Phew! That works, and we're finally downloading some images. But the images are being lazy-loaded. That means they aren't being loaded until you actually scroll down the page. That's great from a user perspective, as the users are only loading in images they can actually see, but not so much from ours. Let's make an function to scroll down the page for us, and click the "Load more" button that keeps you from seeing all the images.

The Autoscroller

In order to start scrolling, we just want to run some JavaScript on the page to scroll it. We can do that with Puppeteer's evaluate method. This will run some JavaScript on the page, same as if you had written it in the dev tools console.

async function autoScroll(page) {
  await page.evaluate(async () => {
    await new Promise((resolve) => {
      let totalHeight = 0;
      let distance = 500;
      let timer = setInterval(() => {
        let scrollHeight = document.body.scrollHeight;
        window.scrollBy(0, distance);
        totalHeight += distance;

        if (totalHeight >= scrollHeight) {
          clearInterval(timer);
          resolve();
        }
      }, 1000);
    });
  });
}

What this does is jumps down on the page 500 pixels, and sets a timer to do it again every second.

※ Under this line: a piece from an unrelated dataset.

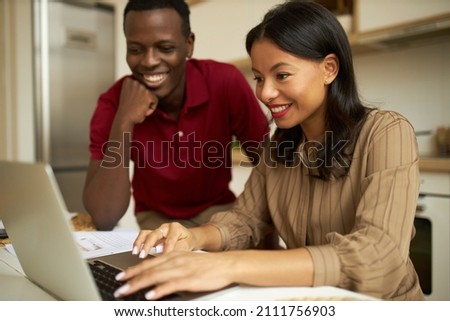 Close-up picture of two enthusiastic dark-skinned people in kitchen, young attractive, cheerful, natty woman sitting in front of laptop, typing, African man in red, watching her working smiling widely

We're scrolling by 500px/second. A little slow, but if I make it faster it could scroll too fast and skip saving some images. Not good. Then, with totalHeight, we're saving how much distance we've scrolled already and comparing it to the total height of the page, scrollHeight. Once we're at the bottom, we're going to stop the setInterval and resolve the promise. No more scrolling.

However, once we're at the bottom, we still need to click the "Load more" button.

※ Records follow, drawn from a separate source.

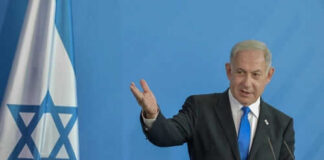Man speaking next to Israeli flag.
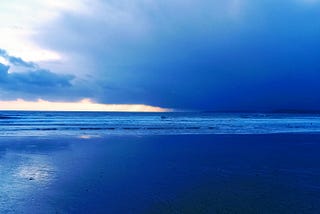 A broad royal blue seashore landscape with a sharp stroke of white sky cracking through the horizon like the deft brush stroke of an artist. There are no people to be seen, only the expance of coastal emptiness as the distant waves rolls in with white foamy caps.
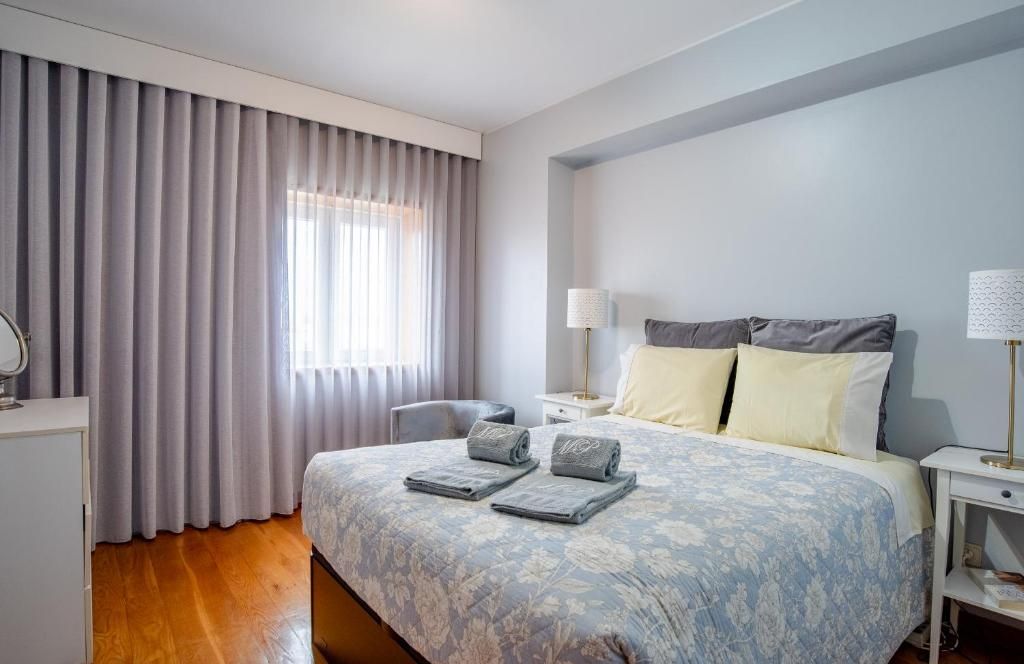 Une chambre d’hôtel avec un lit, deux tables de chevet, une chaise, un bureau et une fenêtre avec des rideaux.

We need to tell Puppeteer to run some JavaScript on the page to find all the buttons and narrow it down to the button with the text "Load more". There's no unique ID or class on this button, so we have to find it like this. Finally, we click on the button with help from Puppeteer. Finally finally, we resume the autoscroll function now that there are no more buttons to click.

await autoScroll(page);

await page.evaluate(() => {
  const elements = [...document.querySelectorAll("button")];
  const targetElement = elements.find((e) => e.innerText.includes("Load more"));
  targetElement && targetElement.click();
});

await autoScroll(page);

After all that, we can close the browser once we've gotten to the bottom of this page containing 10,000 NFTs.

await browser.close()

Running the Script

That's it! We can now run the script and see if it works.

node index.js

Actually, this will take a while because we have to scroll down and save 10,000 images. Grab a cup of coffee or something and stretch your legs while you're waiting.

...

All right, we're back. Let's take a look at what we have here...

What a haul! We now have millions of dollars worth of NFTs on our computer. Not bad for a day's work. What am I going to do with all of these monkey pictures??

I've put the code on GitHub if you want to pull an NFT heist like me--or just play around with Puppeteer some more. It's pretty fun.

That's all for now. I think I'm just going to be sitting over here counting my fat stacks of NFTs.